• [SET TASK]: Copy every one of the records below word for word, keeping each line exactly as it appears.

(Part of a data file)

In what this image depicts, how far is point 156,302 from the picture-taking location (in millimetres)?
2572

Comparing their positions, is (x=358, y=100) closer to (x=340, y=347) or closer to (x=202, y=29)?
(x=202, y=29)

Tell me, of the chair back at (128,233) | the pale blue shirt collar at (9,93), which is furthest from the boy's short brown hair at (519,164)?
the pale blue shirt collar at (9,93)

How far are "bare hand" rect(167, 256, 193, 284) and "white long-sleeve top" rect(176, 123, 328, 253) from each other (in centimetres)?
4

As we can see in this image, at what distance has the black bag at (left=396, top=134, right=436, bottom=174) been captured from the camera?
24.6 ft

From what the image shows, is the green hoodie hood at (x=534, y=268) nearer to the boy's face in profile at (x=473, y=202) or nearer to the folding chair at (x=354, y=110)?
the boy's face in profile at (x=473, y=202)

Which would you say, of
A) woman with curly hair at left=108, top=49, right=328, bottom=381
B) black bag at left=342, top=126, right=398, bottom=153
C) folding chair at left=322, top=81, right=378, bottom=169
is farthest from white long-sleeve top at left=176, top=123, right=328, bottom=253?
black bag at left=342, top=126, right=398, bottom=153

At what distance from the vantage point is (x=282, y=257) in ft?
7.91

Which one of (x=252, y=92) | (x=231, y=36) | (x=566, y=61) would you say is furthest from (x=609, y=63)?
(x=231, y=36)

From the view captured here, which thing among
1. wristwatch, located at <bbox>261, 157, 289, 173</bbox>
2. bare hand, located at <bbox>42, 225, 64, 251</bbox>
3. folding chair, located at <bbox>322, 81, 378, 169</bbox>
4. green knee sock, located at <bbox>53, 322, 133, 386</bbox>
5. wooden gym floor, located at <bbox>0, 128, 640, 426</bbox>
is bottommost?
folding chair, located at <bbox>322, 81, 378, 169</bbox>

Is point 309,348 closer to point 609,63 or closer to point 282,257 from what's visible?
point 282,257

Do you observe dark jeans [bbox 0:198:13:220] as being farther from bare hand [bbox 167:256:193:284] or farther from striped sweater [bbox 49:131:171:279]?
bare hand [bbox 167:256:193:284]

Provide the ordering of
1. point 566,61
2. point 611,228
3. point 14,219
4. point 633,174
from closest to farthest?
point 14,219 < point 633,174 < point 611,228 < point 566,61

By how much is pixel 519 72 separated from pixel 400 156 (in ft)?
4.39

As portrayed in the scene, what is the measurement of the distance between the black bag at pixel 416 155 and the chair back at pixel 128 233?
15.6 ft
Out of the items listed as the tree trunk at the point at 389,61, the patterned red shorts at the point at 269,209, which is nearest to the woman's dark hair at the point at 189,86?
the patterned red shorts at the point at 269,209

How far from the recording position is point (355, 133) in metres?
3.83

• [SOLVED PROBLEM]:
In what this image depicts, how far is point 156,302 from the picture-taking location (in millimetres)?
2572

Comparing their positions, is (x=358, y=100) closer to (x=340, y=347) or closer to (x=202, y=29)?
(x=202, y=29)

Tell me, of the chair back at (128,233) | the pale blue shirt collar at (9,93), which is furthest from the boy's short brown hair at (519,164)?
the pale blue shirt collar at (9,93)

How far are "bare hand" rect(167, 256, 193, 284) and "white long-sleeve top" rect(176, 123, 328, 253) from each other (in centimetres)?
4

As we can see in this image, at what distance has the black bag at (left=396, top=134, right=436, bottom=174) been captured from the camera?
24.6 ft

From what the image shows, is the green hoodie hood at (x=534, y=268) nearer to the boy's face in profile at (x=473, y=202) or nearer to the folding chair at (x=354, y=110)?
the boy's face in profile at (x=473, y=202)

Which would you say, of
A) woman with curly hair at left=108, top=49, right=328, bottom=381
B) black bag at left=342, top=126, right=398, bottom=153
C) folding chair at left=322, top=81, right=378, bottom=169
is farthest from white long-sleeve top at left=176, top=123, right=328, bottom=253?
black bag at left=342, top=126, right=398, bottom=153

At what distance from the vantage point is (x=282, y=257) in ft?
7.91

Which one of (x=252, y=92) | (x=231, y=36) | (x=566, y=61) would you say is furthest from (x=609, y=63)?
(x=231, y=36)

From the view captured here, which thing among
1. wristwatch, located at <bbox>261, 157, 289, 173</bbox>
2. bare hand, located at <bbox>42, 225, 64, 251</bbox>
3. folding chair, located at <bbox>322, 81, 378, 169</bbox>
4. green knee sock, located at <bbox>53, 322, 133, 386</bbox>
5. wooden gym floor, located at <bbox>0, 128, 640, 426</bbox>
is bottommost?
folding chair, located at <bbox>322, 81, 378, 169</bbox>

Is point 309,348 closer to point 609,63 or closer to point 282,257 from what's visible?
point 282,257

Do you observe dark jeans [bbox 0:198:13:220] as being farther from bare hand [bbox 167:256:193:284] or farther from striped sweater [bbox 49:131:171:279]?
bare hand [bbox 167:256:193:284]

Provide the ordering of
1. point 566,61
2. point 611,228
3. point 14,219
4. point 633,174
from closest to farthest?
point 14,219 < point 633,174 < point 611,228 < point 566,61

By how much is pixel 519 72 separated from pixel 400 156 (in ft)?
4.39

As portrayed in the scene, what is the measurement of the distance between the black bag at pixel 416 155 and the chair back at pixel 128 233?
15.6 ft
Out of the items listed as the tree trunk at the point at 389,61, the patterned red shorts at the point at 269,209, which is nearest to the woman's dark hair at the point at 189,86?
the patterned red shorts at the point at 269,209

How far from the recording position is point (355, 133) in metres?
3.83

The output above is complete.